Dans de nombreux cas, ce sont des anomalies répétées – écarts de stock, tickets anormalement bas par rapport au volume de produits sortis, comportements suspects – qui permettent de révéler ces pratiques. L’affaire de Kfar Saba illustre parfaitement ce mécanisme : sans vigilance interne, le système aurait pu perdurer pendant des mois.
Des conséquences judiciaires lourdes
Sur le plan pénal, les suspects s’exposent à des sanctions sévères. Le vol en bande organisée, combiné à l’abus de confiance et au vol par un employé, peut entraîner des peines de prison, des amendes substantielles et un casier judiciaire lourd de conséquences pour l’avenir professionnel des personnes impliquées.
Pour le caissier, la situation est d’autant plus grave que la justice considère généralement le vol au détriment de l’employeur comme une circonstance aggravante, en raison de la trahison du lien de confiance inhérent à la relation de travail.

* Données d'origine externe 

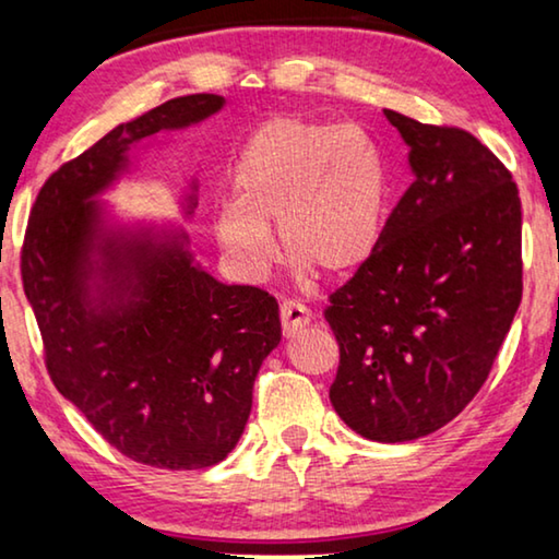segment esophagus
Wrapping results in <instances>:
<instances>
[{
  "label": "esophagus",
  "instance_id": "1",
  "mask_svg": "<svg viewBox=\"0 0 559 559\" xmlns=\"http://www.w3.org/2000/svg\"><path fill=\"white\" fill-rule=\"evenodd\" d=\"M280 316H282V331H285V335H295L297 331H302V328L310 323L312 310L305 308V305L297 300H285L280 305Z\"/></svg>",
  "mask_w": 559,
  "mask_h": 559
}]
</instances>
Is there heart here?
Here are the masks:
<instances>
[{"label":"heart","instance_id":"1","mask_svg":"<svg viewBox=\"0 0 559 559\" xmlns=\"http://www.w3.org/2000/svg\"><path fill=\"white\" fill-rule=\"evenodd\" d=\"M234 203L213 228L243 272L274 259L270 228L297 270L346 277L369 262L384 236L392 173L361 127L277 117L249 134L231 173Z\"/></svg>","mask_w":559,"mask_h":559}]
</instances>
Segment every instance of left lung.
I'll list each match as a JSON object with an SVG mask.
<instances>
[{"label": "left lung", "mask_w": 559, "mask_h": 559, "mask_svg": "<svg viewBox=\"0 0 559 559\" xmlns=\"http://www.w3.org/2000/svg\"><path fill=\"white\" fill-rule=\"evenodd\" d=\"M384 114L415 180L325 308L341 350L331 402L364 438L407 442L461 415L491 373L522 302V201L471 132Z\"/></svg>", "instance_id": "obj_1"}]
</instances>
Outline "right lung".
<instances>
[{
  "label": "right lung",
  "mask_w": 559,
  "mask_h": 559,
  "mask_svg": "<svg viewBox=\"0 0 559 559\" xmlns=\"http://www.w3.org/2000/svg\"><path fill=\"white\" fill-rule=\"evenodd\" d=\"M221 106L216 94L180 96L111 129L45 180L22 241V287L52 384L109 445L152 468H209L231 453L259 366L280 343V308L259 287L221 285L186 241L102 239L88 201L124 170L132 144ZM96 250L102 306L87 295Z\"/></svg>",
  "instance_id": "add662e5"
}]
</instances>
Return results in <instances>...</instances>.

Un signal pour le secteur de la distribution
Cette affaire envoie un message clair à l’ensemble du secteur de la grande distribution en Israël : la fraude interne, même à petite échelle, est prise très au sérieux par les autorités. Elle rappelle également aux employés que les difficultés financières personnelles ne sauraient justifier des actes illégaux qui mettent en péril leur liberté et leur avenir.
En attendant la suite de la procédure judiciaire, le dossier continue de susciter l’intérêt, tant par la simplicité du procédé que par les questions qu’il soulève sur la prévention, le contrôle et la responsabilité au sein des grandes chaînes commerciales.